The British food scene has flourished in the past 30 years, thanks to local talent such as Rowley Leigh, Simon Hopkinson and Alastair Little while the influence of the French-born Roux Brothers, Raymond Blanc and Pierre Koffmann has been incalculable. And of course, when it comes to Italian, Indian, Chinese and Thai Cuisine, Britain can now boast a string of world class restaurants (to Michelin’s credit, their assessments of all of these categories is more or less spot on) – it is at the very top where the credibility of the brand is most at risk.

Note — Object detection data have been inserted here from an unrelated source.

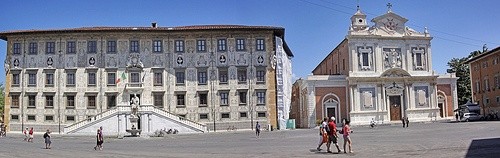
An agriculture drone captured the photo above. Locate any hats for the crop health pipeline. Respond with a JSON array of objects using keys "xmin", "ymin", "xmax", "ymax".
[{"xmin": 331, "ymin": 117, "xmax": 335, "ymax": 121}]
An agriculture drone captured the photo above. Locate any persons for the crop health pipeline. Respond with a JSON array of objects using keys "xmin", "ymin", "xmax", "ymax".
[
  {"xmin": 343, "ymin": 119, "xmax": 353, "ymax": 154},
  {"xmin": 256, "ymin": 121, "xmax": 260, "ymax": 136},
  {"xmin": 456, "ymin": 113, "xmax": 458, "ymax": 122},
  {"xmin": 130, "ymin": 93, "xmax": 139, "ymax": 114},
  {"xmin": 370, "ymin": 118, "xmax": 376, "ymax": 128},
  {"xmin": 402, "ymin": 117, "xmax": 405, "ymax": 127},
  {"xmin": 94, "ymin": 129, "xmax": 102, "ymax": 150},
  {"xmin": 44, "ymin": 129, "xmax": 51, "ymax": 149},
  {"xmin": 318, "ymin": 121, "xmax": 324, "ymax": 146},
  {"xmin": 98, "ymin": 126, "xmax": 103, "ymax": 149},
  {"xmin": 406, "ymin": 117, "xmax": 409, "ymax": 127},
  {"xmin": 317, "ymin": 117, "xmax": 329, "ymax": 151},
  {"xmin": 327, "ymin": 117, "xmax": 342, "ymax": 153},
  {"xmin": 28, "ymin": 127, "xmax": 33, "ymax": 142},
  {"xmin": 24, "ymin": 127, "xmax": 29, "ymax": 142},
  {"xmin": 0, "ymin": 123, "xmax": 7, "ymax": 138}
]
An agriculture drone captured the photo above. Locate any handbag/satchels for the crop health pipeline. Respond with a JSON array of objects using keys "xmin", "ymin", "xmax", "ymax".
[{"xmin": 339, "ymin": 128, "xmax": 344, "ymax": 134}]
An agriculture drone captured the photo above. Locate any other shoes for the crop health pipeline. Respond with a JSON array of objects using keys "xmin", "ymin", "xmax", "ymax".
[
  {"xmin": 338, "ymin": 150, "xmax": 341, "ymax": 152},
  {"xmin": 350, "ymin": 151, "xmax": 353, "ymax": 153},
  {"xmin": 328, "ymin": 150, "xmax": 332, "ymax": 153},
  {"xmin": 317, "ymin": 147, "xmax": 321, "ymax": 151},
  {"xmin": 344, "ymin": 151, "xmax": 347, "ymax": 153}
]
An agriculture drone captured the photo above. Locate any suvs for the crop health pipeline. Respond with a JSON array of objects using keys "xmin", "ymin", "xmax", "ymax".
[{"xmin": 463, "ymin": 112, "xmax": 484, "ymax": 122}]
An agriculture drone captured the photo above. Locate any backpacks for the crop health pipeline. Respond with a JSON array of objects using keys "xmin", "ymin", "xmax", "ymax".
[{"xmin": 325, "ymin": 123, "xmax": 330, "ymax": 132}]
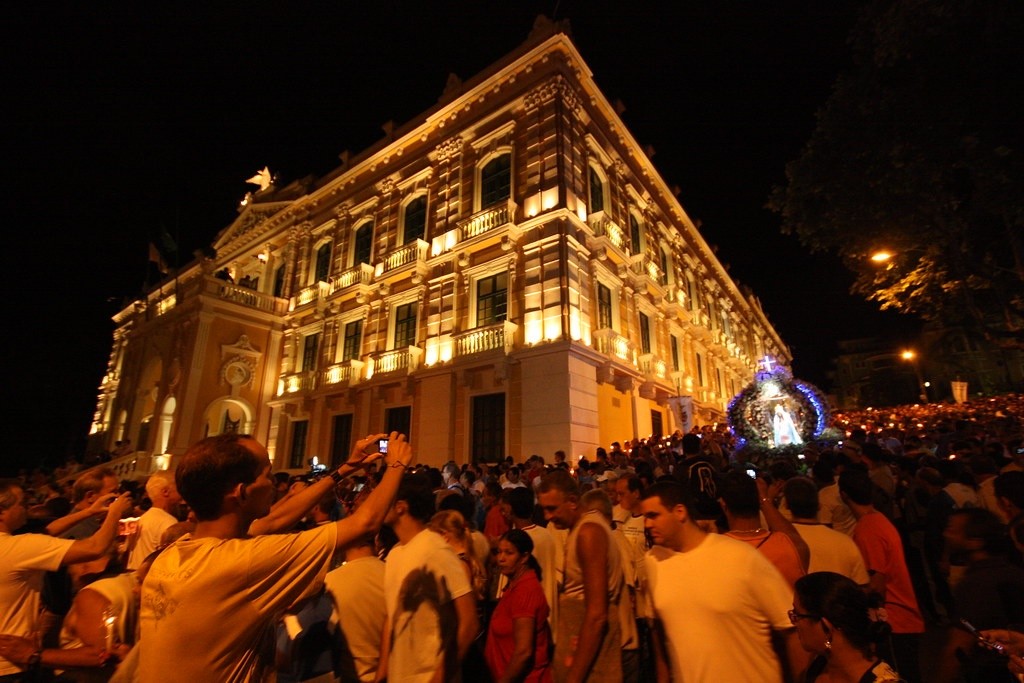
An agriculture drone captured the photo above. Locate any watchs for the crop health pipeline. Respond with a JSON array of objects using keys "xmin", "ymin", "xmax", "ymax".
[{"xmin": 27, "ymin": 648, "xmax": 46, "ymax": 671}]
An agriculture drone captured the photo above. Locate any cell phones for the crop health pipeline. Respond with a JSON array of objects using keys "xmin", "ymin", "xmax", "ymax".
[
  {"xmin": 838, "ymin": 440, "xmax": 843, "ymax": 449},
  {"xmin": 959, "ymin": 617, "xmax": 1004, "ymax": 651},
  {"xmin": 745, "ymin": 466, "xmax": 757, "ymax": 481}
]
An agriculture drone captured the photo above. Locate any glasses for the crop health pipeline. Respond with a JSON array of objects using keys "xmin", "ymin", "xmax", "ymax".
[{"xmin": 787, "ymin": 610, "xmax": 818, "ymax": 625}]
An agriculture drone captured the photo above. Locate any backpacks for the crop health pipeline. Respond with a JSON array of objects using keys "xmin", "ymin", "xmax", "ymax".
[{"xmin": 450, "ymin": 485, "xmax": 475, "ymax": 519}]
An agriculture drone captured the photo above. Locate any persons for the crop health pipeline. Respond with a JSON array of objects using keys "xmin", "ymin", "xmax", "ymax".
[
  {"xmin": 238, "ymin": 275, "xmax": 259, "ymax": 305},
  {"xmin": 0, "ymin": 394, "xmax": 1024, "ymax": 683},
  {"xmin": 214, "ymin": 266, "xmax": 235, "ymax": 292}
]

There were gasps in the dining room of the Hurlingham Club when it was announced that the sole new Three Star for 2020 was Pierre Gagnaire’s Sketch (Lecture Room & Library). They were not of delight but despair – yet again, a high profile branded French chef pulls it off in Britain – Anne-Sophie Pic also crept up from one to two stars for her diffusion brand – La Dame de Pic, which can be found in Paris and Singapore. The quality of Sketch is high but there is zero buzz about the cooking there and it is rarely mentioned at all in culinary circles. We all know that top chefs are not always behind the stoves in their kitchens, but in four of the five British three stars, they are basically there in name only – the sole exception being Alain Roux at the Waterside Inn. But that really isn’t the main issue – the important point is that most critics and other guides do not consider these the leading five restaurants in the UK. Of course all of these rankings are subjective, but there is a general feeling amongst critics that three two star chefs – Brett Graham at the Ledbury, Simon Rogan from L’Enclume and Clare Smyth of Core, are equally or even more, worthy of the honour, than Michelin’s current list.
The Good Food Guide only ranks two of Michelin’s top five in their top 50 list – Gordon Ramsay at Number 7 and Fat Duck at 18, while the AA Guide also ranks only two (Fat Duck and Sketch) in their top category. When it comes to the Worlds 50 Best Restaurant Awards, Michelins main international rival, not one of the British three stars makes it onto the list at all, Fat Duck having fallen off in 2018 and not being eligible this year because of a change in the rules concerning restaurants that had previously been number one. The Worlds 50 Best has only two UK restaurants on it – Lyle’s and the Clove Club, both innovative and stylish Shoreditch places, with one and two stars respectively, though in the two other UK guides, neither of them are ranked as high as they deserve to be. La Liste, which is the only other influential international list, merely has one UK restaurant – Gordon Ramsay at 88 in its top 100.
In terms of reliability, I have found the French Michelin Guide the best, followed by Spain and Germany. The Italian Guide can be wayward, recommending bizarre country places in modern hotel blocks at the expense of more traditional establishments. The Scandinavian Guide thinks that Geranium (three stars) in Copenhagen is superior to Noma (two stars) but otherwise, reflects my version of reality. I suppose the real problem with the UK Michelin Guide is its conservatism in doling out top awards. It also interesting to note that the Waterside Inn has had three stars for so many years and that the former international head of Michelin (Derek Brown) has subsequently had a commercial relationship with the restaurant. As one leading critic of three star Michelins remarked, the Waterside Inn would be considered a reasonable provincial one star if it was in France rather than the Thames Valley.
I am happy to concede that the greatest European haut cuisine restaurants are in France, with Spain also in the ballpark. However, it is pointless to assess the British food scene solely through French tinted glasses and even worse if the highest awards here go to what are in essence French branded spinoffs, which are not in the same league as their original places. Having a Michelin star or two is critical for international reservations and will continue to be for some time to come. However, sales of the Red Guide have slumped considerably in the past decade or so with the UK Guide rumoured to sell only a few thousand copies.
There were rumours that Gwendal Poullennec, the newly appointed international director of the Michelin Guides, was going to shake things up because of the growing competition from other international guides. However, Michelin UK still appears to be ploughing the same furrow it has for the past decade, which will inevitably lead to its importance being further marginalised in the coming years.